--- Activity ---
In the listing below, the answer starts at the line that has "class: Aves" and stops after the line that has "A: Kiwi (Apteryx)."; please repeat that part exactly and nothing more.

--- Records ---
>>

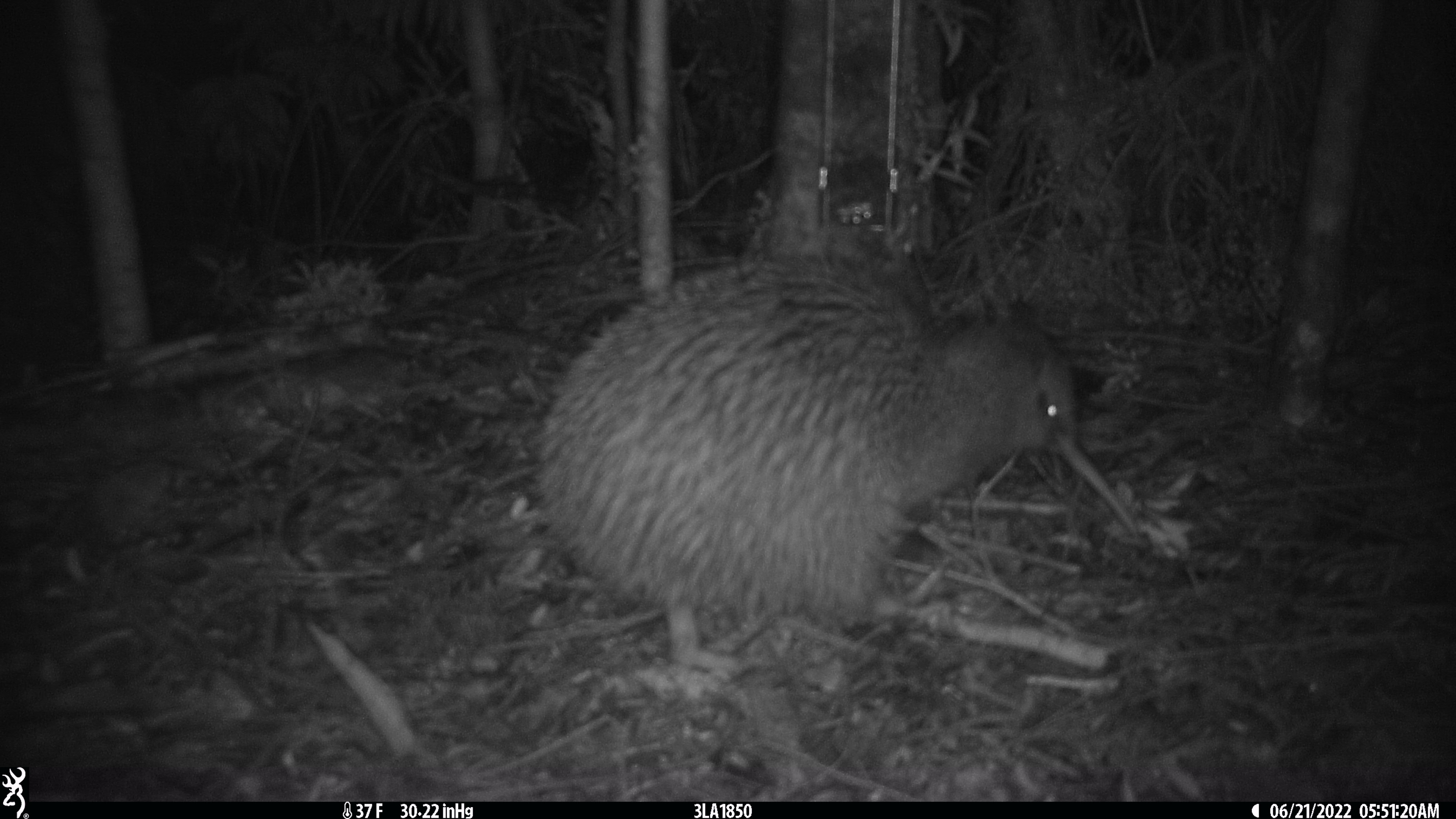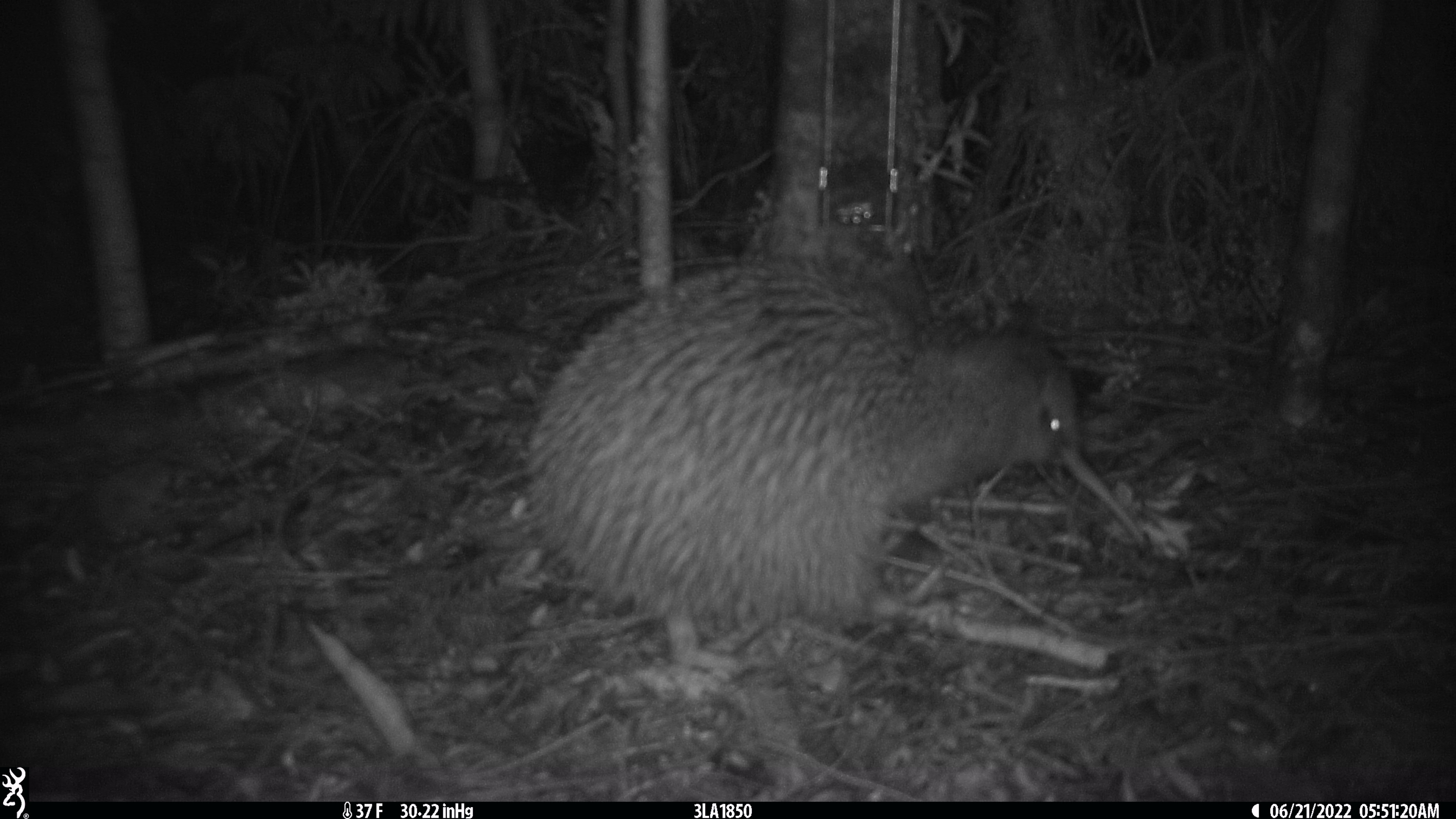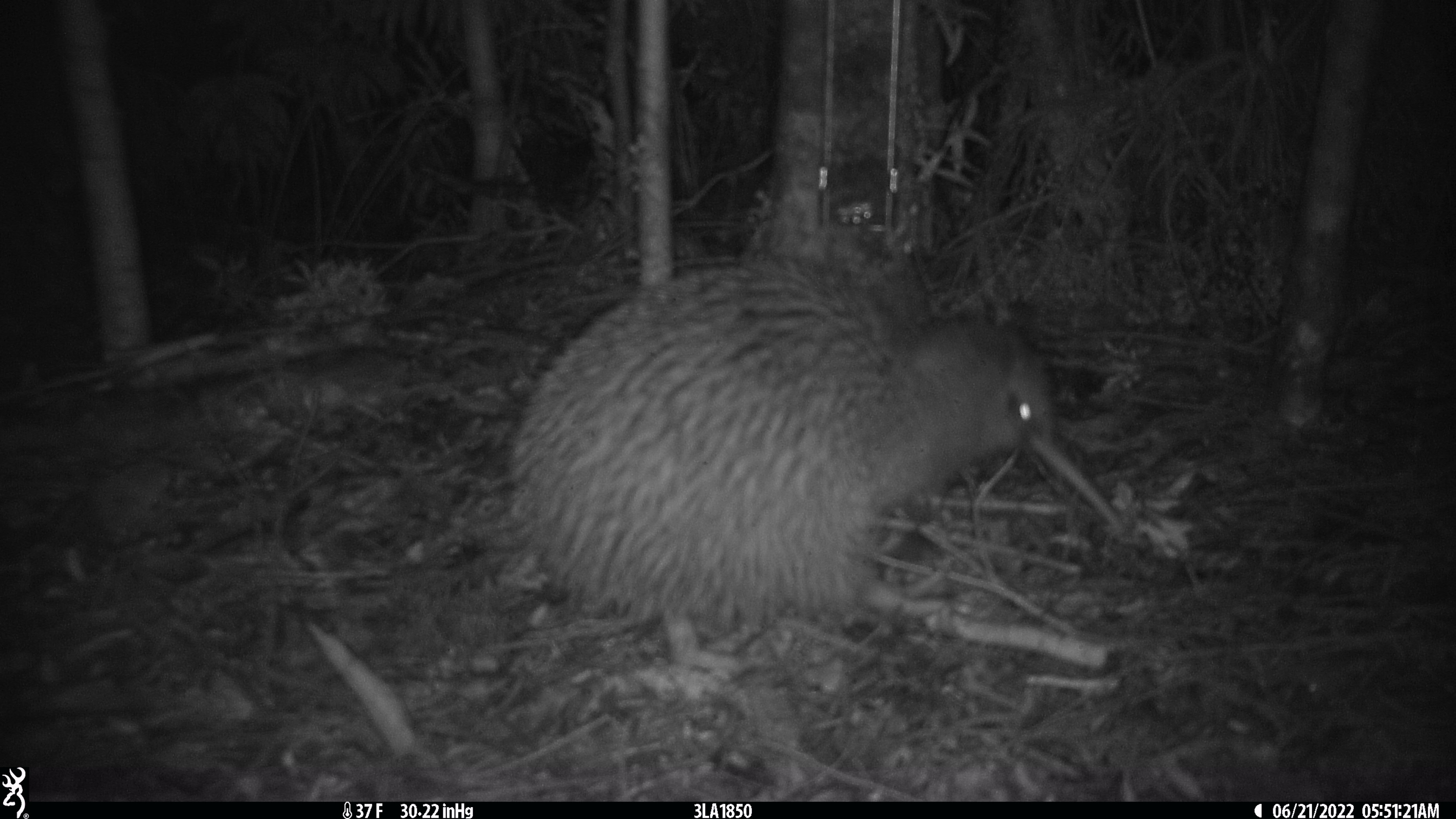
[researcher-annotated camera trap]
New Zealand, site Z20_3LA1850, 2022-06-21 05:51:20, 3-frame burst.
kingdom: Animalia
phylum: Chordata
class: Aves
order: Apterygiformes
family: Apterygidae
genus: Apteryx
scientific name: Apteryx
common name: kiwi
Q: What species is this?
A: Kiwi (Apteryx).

<<
>>

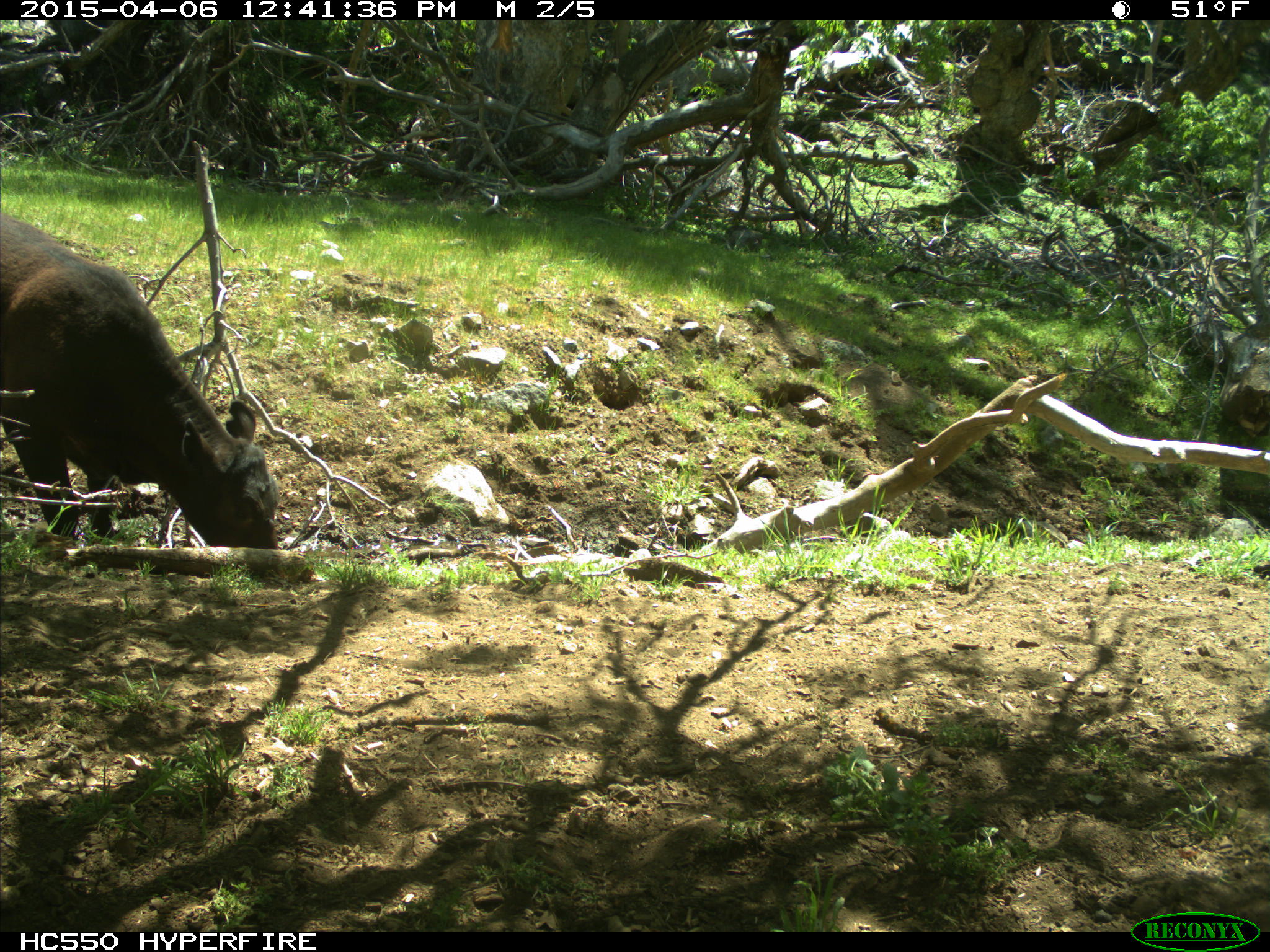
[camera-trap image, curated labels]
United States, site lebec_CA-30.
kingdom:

<<

--- Your response ---
class: Aves
order: Apterygiformes
family: Apterygidae
genus: Apteryx
scientific name: Apteryx
common name: kiwi
Q: What species is this?
A: Kiwi (Apteryx).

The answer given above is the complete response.